La société Wetruf a été fondée fin 2019 par Flora Todesco et Claude Murat, ingénieure et chercheur à l’Inrae de Nancy. Elle valorise les recherches réalisées ces vingt dernières années sur la truffe et propose des innovations et des accompagnements techniques aux trufficulteurs. La société a par ailleurs travaillé sur des sondes adaptées pour la gestion de l’eau des truffières.

Le plan filière 2023-2027

Le plan filière régional permet entre autres l’aide à la plantation de chênes truffiers pour les agriculteurs.

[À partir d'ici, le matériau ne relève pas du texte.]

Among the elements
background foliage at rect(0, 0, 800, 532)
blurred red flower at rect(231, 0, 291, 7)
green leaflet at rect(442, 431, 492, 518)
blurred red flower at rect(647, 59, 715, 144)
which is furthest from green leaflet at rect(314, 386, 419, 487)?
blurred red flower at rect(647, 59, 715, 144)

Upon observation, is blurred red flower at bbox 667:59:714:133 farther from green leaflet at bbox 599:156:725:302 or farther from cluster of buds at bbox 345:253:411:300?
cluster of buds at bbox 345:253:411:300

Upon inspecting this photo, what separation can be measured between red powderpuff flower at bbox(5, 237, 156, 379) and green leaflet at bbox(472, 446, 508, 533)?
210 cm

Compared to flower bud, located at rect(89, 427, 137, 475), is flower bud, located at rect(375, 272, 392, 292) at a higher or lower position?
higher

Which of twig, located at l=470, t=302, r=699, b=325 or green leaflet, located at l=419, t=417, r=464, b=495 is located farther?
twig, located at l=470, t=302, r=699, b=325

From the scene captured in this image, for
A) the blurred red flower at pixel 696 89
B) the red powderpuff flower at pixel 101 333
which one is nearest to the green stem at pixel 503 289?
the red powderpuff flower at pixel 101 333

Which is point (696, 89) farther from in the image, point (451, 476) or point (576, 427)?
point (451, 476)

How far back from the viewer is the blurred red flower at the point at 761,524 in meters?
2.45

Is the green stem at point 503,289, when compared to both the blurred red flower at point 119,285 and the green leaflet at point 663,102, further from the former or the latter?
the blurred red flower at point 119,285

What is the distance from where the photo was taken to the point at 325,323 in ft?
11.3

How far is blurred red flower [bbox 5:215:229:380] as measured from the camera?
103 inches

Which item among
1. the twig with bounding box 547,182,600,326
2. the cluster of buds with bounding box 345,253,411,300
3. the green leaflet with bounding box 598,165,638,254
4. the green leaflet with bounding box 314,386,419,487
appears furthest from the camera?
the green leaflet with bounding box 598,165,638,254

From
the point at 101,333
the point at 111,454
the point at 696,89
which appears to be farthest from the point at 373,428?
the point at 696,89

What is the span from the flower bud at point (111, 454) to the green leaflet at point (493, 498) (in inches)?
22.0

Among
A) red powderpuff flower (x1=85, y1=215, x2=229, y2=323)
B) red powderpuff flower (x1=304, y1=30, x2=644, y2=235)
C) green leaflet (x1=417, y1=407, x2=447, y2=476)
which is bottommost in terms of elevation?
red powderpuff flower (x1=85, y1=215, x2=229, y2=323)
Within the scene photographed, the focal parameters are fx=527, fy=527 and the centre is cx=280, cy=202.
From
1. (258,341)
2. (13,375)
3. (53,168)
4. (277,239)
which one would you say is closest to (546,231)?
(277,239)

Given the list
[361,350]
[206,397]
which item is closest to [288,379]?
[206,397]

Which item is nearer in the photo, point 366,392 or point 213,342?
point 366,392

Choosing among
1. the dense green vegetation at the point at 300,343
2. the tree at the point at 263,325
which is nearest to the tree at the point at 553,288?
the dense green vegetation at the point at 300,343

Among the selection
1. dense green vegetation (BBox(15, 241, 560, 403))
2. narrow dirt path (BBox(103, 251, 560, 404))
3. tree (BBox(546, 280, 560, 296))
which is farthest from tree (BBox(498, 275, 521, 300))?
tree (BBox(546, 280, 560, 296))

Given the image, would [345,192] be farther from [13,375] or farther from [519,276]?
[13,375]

Cette aide est accessible sur le site de la région. Certaines conditions doivent être remplies : avoir des terrains propices, une analyse de sol est indispensable pour la plantation de truffiers et adhérer à un syndicat de trufficulteurs. Il est possible de bénéficier d’une aide 6 euros par plan pour une enveloppe de minimum de 100 plants et maximum de 700 plants. « Il y a une vraie demande sur le sud du département de la Drôme, probablement liée à l’arrachage des vignes. Le secteur de la Drôme des collines est favorable à la plantation notamment pour la qualité de ses sols », rapporte Didier Roche, président de la fédération Auvergne Rhône Alpes des trufficulteurs. À noter qu’un deuxième projet d’expérimentation sur les techniques cultures et le réensemencement est en cours dans la région.